TEXT PROVIDED —
○ ○ ○ ○
Which is why I suspect I can't work if there's music on nearby, unless it's instrumental only. If there are words, I just can't give my full attention to the work and my performance suffers.

I guess people who can work with music going just block out the words, and use the music itself to create a screen so that they aren't bothered by the rest of the world either.

irontoenail
Post 2

@pastanaga - You might just not be a very strong aural learner. I'd actually be quite interested to know whether there have ever been any studies comparing whether people who don't learn well by listening to information are like that because their attention wanders more, or because the information just doesn't stick even though they do hear it.

I always found it helped to record the lectures and then play them back afterwards in chunks. I suppose it's going to be the norm now for people to take online courses where they could do that anyway.

pastanaga
Post 1

When I was at university the first time around, I honestly just thought I wasn't that great at study. I went to all my lectures at first, but I could never seem to pay enough attention during them to let any of the information sink in. Eventually, I just stopped going to anything except the compulsory classes and just scraped by with what I picked up from those and the readings.

It wasn't until I got into a graduate course, which was much smaller, that I realized I just couldn't pay attention in a lecture. I was a perfectly good student if I was being actively engaged, rather than just spoken at. So, for me, even though attention and performance are strongly linked, I really have to have the right conditions before I can bring my attention to bear.
○ ○ ○ ○
(Data entries)
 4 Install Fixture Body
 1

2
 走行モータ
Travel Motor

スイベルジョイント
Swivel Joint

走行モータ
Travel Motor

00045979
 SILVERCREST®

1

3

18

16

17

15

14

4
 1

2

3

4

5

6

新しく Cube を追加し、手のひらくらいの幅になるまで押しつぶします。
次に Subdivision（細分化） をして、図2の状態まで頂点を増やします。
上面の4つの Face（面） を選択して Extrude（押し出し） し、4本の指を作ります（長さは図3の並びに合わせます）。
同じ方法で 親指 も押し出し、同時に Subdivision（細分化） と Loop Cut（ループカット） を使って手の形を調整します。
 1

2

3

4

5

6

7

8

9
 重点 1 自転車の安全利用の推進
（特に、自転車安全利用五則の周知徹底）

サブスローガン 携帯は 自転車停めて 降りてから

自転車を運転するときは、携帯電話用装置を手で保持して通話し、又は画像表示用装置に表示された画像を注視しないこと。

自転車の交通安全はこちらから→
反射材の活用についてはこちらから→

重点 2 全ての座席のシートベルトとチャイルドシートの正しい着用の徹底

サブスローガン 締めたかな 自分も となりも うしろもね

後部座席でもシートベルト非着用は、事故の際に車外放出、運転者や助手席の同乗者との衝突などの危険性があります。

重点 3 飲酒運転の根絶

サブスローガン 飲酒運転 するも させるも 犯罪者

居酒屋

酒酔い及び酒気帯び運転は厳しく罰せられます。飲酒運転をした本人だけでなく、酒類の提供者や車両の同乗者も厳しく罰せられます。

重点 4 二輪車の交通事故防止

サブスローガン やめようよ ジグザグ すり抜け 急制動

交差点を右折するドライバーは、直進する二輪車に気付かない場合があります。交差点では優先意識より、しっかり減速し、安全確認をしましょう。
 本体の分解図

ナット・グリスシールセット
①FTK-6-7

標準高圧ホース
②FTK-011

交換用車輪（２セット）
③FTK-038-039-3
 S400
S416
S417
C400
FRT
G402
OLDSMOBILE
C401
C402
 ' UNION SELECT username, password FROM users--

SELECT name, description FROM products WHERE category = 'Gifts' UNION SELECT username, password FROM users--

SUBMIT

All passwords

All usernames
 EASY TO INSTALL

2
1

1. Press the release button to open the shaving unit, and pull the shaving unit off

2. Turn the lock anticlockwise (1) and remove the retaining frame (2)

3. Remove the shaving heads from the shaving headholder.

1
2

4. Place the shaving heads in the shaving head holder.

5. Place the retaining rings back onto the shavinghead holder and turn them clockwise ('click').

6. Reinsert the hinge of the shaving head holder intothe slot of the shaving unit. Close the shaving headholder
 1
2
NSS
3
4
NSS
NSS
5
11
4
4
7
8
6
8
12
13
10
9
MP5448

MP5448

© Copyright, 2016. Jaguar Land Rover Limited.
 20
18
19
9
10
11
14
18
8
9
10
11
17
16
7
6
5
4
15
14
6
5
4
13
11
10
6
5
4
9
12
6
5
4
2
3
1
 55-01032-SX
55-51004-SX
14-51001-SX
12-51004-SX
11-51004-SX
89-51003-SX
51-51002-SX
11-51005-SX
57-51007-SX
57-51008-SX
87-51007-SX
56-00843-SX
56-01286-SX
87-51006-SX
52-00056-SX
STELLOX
○ ○ ○ ○
PROBLEM — Reproduce the forum discussion on attention and learning in its entirety, without any alteration.

ANSWER TO THIS TASK —
Which is why I suspect I can't work if there's music on nearby, unless it's instrumental only. If there are words, I just can't give my full attention to the work and my performance suffers.

I guess people who can work with music going just block out the words, and use the music itself to create a screen so that they aren't bothered by the rest of the world either.

irontoenail
Post 2

@pastanaga - You might just not be a very strong aural learner. I'd actually be quite interested to know whether there have ever been any studies comparing whether people who don't learn well by listening to information are like that because their attention wanders more, or because the information just doesn't stick even though they do hear it.

I always found it helped to record the lectures and then play them back afterwards in chunks. I suppose it's going to be the norm now for people to take online courses where they could do that anyway.

pastanaga
Post 1

When I was at university the first time around, I honestly just thought I wasn't that great at study. I went to all my lectures at first, but I could never seem to pay enough attention during them to let any of the information sink in. Eventually, I just stopped going to anything except the compulsory classes and just scraped by with what I picked up from those and the readings.

It wasn't until I got into a graduate course, which was much smaller, that I realized I just couldn't pay attention in a lecture. I was a perfectly good student if I was being actively engaged, rather than just spoken at. So, for me, even though attention and performance are strongly linked, I really have to have the right conditions before I can bring my attention to bear.